The verses above are taken from a larger passage found here in Phillipians 4:4-7. Be sure to read the whole paragraph. In fact, the more you read around that section, the more it will give you insight into where this command comes from.
Where was Paul when he wrote this? In an ivory tower? No. In prison.
It is not a cold-hearted command from someone sitting in an ivory tower telling people not to be anxious. Paul was writing to this church from prison. There is no doubt he would have preferred to be traveling to visit these churches to see them in person. But God’s plan for him at this time was for him to be in prison writing to them. For an active man like Paul, it must have been difficult and stressful, naturally speaking, to be in this position. He had no control over his situation. His command was to pray about everything. I think that command came from his own experience as well as God’s inspiration. He was learning it everyday.
How does praying (to God) about everything help anxiety?
When we pray, we are not talking to ourselves, we are talking to the God of the universe! He has all the resources to answer our prayers at His fingertips. But He has the wisdom to know the timing of when and how to answer our prayers as well. By praying to Him and giving Him all our concerns and cares, we can let Him take care of all our concerns for us since He knows the future. He knows what is best for us in the long run.
Why does He recommend praying about everything? So you can experience His peace that is beyond understanding. It is the kind of peace that guards both your heart and your mind…from anxiety, fear, worry, and a host of other negative emotions. Take a look in the next paragraph after this one in chapter 4:8-9. It talks about what we are to think about: the true, the honorable, the just, the pure, the lovely, etc. What we spend our time thinking about makes a difference when it comes to anxiety or not having anxiety.
Are we thinking about the worst that can happen? The catastrophic? That can only lead to more anxiety and fear. Or are we trusting God for our present and future. Are we trusting Him to care for us even when the worst things actually do happen? Are we trusting Him to carry us one day at a time through life, rather than anticipate problems that never come?
Are we to pray that all the bad things will go away?

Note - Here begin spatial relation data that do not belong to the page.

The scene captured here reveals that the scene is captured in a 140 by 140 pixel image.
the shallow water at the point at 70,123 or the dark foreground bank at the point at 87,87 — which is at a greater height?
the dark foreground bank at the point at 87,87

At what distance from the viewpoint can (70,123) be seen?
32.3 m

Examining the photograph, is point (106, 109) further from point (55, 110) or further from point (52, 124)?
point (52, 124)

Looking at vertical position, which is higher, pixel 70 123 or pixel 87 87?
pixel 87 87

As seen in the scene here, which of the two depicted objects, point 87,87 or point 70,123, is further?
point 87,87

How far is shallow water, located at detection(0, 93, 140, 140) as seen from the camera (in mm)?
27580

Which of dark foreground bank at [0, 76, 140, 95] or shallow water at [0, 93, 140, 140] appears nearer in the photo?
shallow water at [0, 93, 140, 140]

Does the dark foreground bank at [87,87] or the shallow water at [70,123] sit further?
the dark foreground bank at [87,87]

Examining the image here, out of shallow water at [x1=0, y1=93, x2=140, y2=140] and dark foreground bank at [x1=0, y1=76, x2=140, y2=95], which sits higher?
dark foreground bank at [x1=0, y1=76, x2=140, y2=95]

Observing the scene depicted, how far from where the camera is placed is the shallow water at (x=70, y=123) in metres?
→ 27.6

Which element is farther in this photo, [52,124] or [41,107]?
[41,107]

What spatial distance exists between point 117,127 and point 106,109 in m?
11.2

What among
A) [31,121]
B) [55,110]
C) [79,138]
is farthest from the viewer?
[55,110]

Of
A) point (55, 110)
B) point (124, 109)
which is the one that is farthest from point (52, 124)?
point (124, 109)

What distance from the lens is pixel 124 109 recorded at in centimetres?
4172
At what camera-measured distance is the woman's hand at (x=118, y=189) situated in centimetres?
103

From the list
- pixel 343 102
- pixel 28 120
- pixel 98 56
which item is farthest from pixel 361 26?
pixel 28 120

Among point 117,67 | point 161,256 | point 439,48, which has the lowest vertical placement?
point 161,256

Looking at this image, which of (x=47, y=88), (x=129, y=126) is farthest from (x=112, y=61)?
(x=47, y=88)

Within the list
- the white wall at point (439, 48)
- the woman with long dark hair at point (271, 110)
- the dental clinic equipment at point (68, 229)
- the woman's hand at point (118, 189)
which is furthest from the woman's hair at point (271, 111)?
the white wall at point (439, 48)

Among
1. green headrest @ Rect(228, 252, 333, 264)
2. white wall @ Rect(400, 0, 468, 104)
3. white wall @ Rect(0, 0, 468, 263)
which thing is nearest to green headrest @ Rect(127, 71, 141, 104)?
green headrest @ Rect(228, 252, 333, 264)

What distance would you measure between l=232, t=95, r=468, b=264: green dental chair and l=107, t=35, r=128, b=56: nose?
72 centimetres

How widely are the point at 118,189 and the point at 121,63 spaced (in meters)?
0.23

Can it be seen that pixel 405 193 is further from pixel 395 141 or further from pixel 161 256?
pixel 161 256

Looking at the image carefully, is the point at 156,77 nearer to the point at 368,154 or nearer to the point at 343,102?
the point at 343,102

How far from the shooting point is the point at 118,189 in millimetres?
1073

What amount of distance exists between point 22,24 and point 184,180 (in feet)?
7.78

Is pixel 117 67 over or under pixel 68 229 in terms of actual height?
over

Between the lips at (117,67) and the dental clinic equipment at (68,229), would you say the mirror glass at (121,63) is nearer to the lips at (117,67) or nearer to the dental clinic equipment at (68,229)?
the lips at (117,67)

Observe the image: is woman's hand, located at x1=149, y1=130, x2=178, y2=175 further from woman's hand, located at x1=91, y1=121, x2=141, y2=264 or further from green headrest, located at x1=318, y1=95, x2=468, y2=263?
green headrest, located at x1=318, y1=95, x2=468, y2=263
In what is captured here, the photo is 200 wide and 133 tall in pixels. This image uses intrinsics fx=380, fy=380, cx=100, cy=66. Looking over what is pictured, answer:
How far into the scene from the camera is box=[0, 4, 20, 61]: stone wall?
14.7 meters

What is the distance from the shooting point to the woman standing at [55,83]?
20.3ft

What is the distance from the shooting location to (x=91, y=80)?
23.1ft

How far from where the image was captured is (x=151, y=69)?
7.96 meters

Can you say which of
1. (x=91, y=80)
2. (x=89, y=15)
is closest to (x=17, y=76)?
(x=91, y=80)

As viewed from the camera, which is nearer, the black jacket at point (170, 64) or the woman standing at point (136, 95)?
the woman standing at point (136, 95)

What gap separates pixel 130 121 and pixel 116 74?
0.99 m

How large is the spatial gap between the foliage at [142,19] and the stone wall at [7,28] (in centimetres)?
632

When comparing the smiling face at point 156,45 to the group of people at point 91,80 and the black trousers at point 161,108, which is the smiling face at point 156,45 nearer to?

God’s command through Paul is to pray about everything. He doesn’t tell us to pray that it will go away. Paul didn’t seem to pray that. Well, he prayed it initially, but learned to accept that God’s will was that some of his requests like that weren’t going to be answered with a “yes.” Instead, God promised to give Him grace to endure his thorn in the flesh II Corinthians 12:7-10. He wasn’t going to get out of prison right away either. But God gave him a contented and joyful spirit that you find throughout this book despite his circumstances. It starts here in Philippians 1:3-6. But you will find these themes throughout the book. Many of his guards came to know Christ because of their contact with Paul. I’m sure it had to do with the reality of his walk with God, his praying about everything, and his willingness to think about the good, lovely and pure rather than the difficult, hard, and unfair things in his life.
- Take a few minutes to skim the book of Philippians. It is a very short book. What are some common themes? Jot them down. Do these (positive) themes give you any insight into help with anxiety? If so, jot them down.
- What insights have you gained from reading these Biblical passages? From reading through Philippians in light of the fact that Paul was writing from prison, not an ivory tower? Jot down what you have learned.
- Write down a summary statement of what you are learning about what God had to say about solutions to anxiety from a Biblical perspective.
- How do you plan to put what you are learning into practice?